QPR boss Mark Warburton


​QPR manager Mark Warburton praised his players for their fighting spirit after a dramatic 2-1 victory at home to Blackpool.

Luke Amos scored a last-minute winner for 10-man Rangers, taking them up to third in the Championship table.

Jimmy Dunne headed in the open​er​ before Dion Sanderson was sent off​ shortly before half-time​ for aiming a headbutt at Reece James​​.


Josh Bowler equalised against his former club with eight minutes remaining, but Warburton’s side hit back to claim their first win in five league matches.

Warburton said: “The sending-off changes everything in terms of the dynamic of the game. The boys dug in in the second half.

“The boys responded – and it’s those moments that can galvanise a team and a club in an important season.

“Everyone would have expected us after the equaliser to be hanging on for the last five minutes, but they showed their quality.

“We’re not a team that can just sit back and try to defend.
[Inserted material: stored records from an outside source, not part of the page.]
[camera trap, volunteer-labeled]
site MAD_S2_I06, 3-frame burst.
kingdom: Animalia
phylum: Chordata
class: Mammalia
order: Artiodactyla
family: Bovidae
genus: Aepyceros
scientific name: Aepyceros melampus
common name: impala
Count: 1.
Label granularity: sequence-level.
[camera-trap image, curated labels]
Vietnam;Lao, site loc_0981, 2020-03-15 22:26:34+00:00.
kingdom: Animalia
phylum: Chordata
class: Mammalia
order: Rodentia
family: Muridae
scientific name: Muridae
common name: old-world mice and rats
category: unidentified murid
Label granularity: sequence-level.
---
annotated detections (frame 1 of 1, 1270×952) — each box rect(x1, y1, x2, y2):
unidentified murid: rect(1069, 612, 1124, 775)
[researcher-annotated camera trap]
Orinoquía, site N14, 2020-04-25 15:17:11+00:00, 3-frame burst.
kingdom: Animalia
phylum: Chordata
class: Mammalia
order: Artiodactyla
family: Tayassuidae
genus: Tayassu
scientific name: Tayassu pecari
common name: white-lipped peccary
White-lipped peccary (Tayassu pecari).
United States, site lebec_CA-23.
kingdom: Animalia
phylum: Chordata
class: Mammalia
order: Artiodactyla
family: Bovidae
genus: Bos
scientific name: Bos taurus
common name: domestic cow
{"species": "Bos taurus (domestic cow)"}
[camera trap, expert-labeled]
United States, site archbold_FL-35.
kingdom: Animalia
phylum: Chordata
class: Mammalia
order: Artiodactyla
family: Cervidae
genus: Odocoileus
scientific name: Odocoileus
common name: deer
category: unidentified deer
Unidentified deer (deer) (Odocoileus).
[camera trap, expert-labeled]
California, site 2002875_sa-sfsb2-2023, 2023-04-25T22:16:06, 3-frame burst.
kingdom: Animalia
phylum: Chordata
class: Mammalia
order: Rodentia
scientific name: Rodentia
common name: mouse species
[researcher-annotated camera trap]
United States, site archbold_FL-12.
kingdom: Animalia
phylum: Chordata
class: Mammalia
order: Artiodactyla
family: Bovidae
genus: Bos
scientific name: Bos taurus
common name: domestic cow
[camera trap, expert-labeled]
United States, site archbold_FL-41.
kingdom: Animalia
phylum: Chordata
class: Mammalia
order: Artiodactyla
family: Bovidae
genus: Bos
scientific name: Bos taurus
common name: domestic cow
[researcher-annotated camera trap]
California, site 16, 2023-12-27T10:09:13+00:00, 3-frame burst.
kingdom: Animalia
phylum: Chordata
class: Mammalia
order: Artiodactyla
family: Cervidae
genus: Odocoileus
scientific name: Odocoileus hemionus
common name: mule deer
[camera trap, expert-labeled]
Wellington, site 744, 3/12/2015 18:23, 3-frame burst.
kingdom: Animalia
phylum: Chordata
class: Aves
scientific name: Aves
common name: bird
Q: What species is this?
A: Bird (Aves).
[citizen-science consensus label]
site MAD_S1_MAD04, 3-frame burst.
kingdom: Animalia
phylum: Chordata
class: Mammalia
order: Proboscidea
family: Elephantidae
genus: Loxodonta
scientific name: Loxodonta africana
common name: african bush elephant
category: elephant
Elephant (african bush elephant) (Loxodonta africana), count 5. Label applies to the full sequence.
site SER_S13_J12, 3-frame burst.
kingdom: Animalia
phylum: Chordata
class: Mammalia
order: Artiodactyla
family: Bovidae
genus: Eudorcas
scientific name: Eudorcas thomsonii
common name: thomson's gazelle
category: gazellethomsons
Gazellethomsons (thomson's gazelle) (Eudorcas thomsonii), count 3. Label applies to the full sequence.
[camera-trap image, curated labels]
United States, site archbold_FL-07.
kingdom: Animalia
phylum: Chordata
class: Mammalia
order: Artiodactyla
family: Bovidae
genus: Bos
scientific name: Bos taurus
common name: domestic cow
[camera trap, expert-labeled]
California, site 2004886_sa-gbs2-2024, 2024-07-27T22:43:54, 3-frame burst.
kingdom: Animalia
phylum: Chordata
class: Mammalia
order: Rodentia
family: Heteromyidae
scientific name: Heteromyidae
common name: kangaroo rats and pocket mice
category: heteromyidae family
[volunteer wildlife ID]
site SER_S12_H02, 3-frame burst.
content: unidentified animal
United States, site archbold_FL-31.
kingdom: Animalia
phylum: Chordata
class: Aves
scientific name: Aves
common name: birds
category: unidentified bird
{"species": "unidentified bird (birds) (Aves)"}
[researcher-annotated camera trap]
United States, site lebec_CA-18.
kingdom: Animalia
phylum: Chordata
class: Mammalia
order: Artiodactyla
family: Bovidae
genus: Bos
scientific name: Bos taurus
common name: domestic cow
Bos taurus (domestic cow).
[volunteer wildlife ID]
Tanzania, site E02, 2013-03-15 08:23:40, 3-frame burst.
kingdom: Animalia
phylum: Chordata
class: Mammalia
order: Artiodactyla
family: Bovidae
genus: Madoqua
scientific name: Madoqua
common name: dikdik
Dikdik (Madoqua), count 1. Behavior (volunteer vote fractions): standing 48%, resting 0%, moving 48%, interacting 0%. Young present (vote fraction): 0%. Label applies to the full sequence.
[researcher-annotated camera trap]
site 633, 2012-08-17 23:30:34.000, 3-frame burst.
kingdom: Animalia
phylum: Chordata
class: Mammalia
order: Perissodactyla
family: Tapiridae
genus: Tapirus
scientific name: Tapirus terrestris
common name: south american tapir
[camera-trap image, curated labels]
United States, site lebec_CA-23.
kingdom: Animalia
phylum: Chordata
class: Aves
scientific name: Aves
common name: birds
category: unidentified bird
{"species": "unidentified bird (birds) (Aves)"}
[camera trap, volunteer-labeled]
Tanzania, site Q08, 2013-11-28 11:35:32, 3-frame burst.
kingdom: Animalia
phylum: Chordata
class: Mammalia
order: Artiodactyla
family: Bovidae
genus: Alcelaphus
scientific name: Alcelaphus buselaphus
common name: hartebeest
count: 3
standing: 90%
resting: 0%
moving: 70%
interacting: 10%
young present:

We’re at our best on the front foot.

“And that was the message at half-time: to stay on the front foot.”

Warburton admitted that Sanderson’s outburst could have been costly, but believes the on-loan Wolves defender will learn from his mistake.

“It could have cost us and he knows that,” Warburton said.

“He was having a great game, made one or two great interceptions​,​ and I was really pleased with him.

“He’s 22 and he’ll learn. Is it right? No. But he’s made a mistake. He was devastated in the changing room – he realised the implication and what could have happened.

“He apologised to the players and that showed his character.”

Blackpool boss Neil Critchley bemoaned his team’s failure to take advantage of Sanderson’s dismissal.

“It was a painful ending and it’s happened too many times this season,” he said.

“Games in which we should have taken a draw in, we’ve lost, and games we should have won we’ve drawn.

“This feeling keeps occurring and I don’t want it to be the story of our season. We’re nearly there, but we want to improve.

“We have to take at least a point from this game and we haven’t. That needs to change.

“The sending-off changed the game and we had a lot of the ball. We maybe didn’t make the best of it, but we still had chances and I don’t think anyone could argue that we didn’t deserve something from the game.

“We had them pinned back in their own half and we felt we could go and win the game. We can’t lose that game.

“We should not concede the second goal like we did. We should get at least a point.”